→ **What you need to do**
Copy, word for word, the lines of the entries below between the one with "City - Lidingöbanan." and the one with "och driftsäker trafik.", inclusive, and leave out everything else.

→ **Task data**
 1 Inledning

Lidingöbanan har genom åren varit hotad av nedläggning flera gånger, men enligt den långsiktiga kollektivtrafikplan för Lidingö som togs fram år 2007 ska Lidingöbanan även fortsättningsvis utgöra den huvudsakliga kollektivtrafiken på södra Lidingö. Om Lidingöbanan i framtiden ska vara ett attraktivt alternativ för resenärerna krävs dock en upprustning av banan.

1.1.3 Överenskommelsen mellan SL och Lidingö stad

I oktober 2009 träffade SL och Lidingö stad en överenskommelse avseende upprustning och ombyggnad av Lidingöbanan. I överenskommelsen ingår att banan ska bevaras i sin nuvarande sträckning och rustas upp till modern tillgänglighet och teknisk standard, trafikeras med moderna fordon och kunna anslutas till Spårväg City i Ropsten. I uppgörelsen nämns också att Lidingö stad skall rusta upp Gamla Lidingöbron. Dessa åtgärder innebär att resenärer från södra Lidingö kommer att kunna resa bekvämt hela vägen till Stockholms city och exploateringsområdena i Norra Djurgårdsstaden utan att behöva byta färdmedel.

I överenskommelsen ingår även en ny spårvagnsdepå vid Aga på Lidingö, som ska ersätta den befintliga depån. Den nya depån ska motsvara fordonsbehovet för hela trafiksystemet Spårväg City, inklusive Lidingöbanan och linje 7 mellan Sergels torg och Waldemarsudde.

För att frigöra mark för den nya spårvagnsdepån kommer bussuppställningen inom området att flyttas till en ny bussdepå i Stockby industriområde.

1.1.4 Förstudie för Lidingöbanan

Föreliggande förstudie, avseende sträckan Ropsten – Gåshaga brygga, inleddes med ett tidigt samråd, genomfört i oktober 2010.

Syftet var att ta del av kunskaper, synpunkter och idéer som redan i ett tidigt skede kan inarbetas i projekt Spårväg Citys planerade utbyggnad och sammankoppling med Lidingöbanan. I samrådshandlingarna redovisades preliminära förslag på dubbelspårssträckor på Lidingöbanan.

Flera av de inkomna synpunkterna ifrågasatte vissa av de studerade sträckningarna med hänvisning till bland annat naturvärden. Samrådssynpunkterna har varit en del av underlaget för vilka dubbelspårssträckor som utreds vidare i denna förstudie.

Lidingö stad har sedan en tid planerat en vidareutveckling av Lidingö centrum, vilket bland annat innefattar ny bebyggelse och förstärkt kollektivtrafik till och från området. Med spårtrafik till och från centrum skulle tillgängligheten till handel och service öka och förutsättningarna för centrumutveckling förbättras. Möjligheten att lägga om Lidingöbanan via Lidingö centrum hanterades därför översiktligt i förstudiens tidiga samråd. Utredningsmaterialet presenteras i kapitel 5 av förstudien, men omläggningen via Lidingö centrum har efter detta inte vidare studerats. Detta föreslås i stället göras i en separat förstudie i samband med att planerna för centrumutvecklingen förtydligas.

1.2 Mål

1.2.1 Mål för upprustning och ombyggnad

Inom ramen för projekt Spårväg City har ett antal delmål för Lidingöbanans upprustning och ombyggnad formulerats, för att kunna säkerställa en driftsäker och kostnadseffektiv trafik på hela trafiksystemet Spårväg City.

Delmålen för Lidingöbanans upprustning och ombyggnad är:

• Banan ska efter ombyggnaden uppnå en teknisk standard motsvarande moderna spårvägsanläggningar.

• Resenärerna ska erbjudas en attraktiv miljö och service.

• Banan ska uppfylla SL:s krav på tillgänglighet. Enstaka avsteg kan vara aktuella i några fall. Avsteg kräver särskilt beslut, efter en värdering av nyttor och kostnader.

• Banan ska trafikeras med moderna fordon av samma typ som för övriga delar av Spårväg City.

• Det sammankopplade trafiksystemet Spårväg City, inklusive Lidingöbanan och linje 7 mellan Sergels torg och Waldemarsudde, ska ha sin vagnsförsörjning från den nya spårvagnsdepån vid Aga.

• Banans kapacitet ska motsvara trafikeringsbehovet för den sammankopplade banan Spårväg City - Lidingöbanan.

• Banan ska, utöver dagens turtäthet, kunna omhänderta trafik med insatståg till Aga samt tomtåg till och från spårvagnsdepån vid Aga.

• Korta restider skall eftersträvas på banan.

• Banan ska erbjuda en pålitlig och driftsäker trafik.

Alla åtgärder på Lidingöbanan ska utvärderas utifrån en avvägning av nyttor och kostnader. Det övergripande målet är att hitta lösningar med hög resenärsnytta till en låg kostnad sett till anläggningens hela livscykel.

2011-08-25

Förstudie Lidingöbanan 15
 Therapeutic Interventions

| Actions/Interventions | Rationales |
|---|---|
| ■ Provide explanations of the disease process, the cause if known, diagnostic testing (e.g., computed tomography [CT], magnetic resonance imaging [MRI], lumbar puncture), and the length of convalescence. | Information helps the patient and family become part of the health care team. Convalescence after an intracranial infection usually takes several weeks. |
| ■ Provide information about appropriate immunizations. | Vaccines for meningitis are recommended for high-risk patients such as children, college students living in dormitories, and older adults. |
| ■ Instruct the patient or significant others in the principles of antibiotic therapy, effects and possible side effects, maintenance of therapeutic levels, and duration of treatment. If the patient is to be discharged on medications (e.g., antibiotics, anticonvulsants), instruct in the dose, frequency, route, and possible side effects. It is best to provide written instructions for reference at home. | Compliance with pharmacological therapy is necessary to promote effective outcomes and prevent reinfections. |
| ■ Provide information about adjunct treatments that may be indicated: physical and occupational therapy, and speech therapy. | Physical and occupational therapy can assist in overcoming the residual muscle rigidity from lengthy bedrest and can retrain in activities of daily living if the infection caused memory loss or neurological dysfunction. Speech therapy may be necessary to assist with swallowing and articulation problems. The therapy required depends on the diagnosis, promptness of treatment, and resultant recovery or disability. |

→ **Exercise solution**
• Banans kapacitet ska motsvara trafikeringsbehovet för den sammankopplade banan Spårväg City - Lidingöbanan.

• Banan ska, utöver dagens turtäthet, kunna omhänderta trafik med insatståg till Aga samt tomtåg till och från spårvagnsdepån vid Aga.

• Korta restider skall eftersträvas på banan.

• Banan ska erbjuda en pålitlig och driftsäker trafik.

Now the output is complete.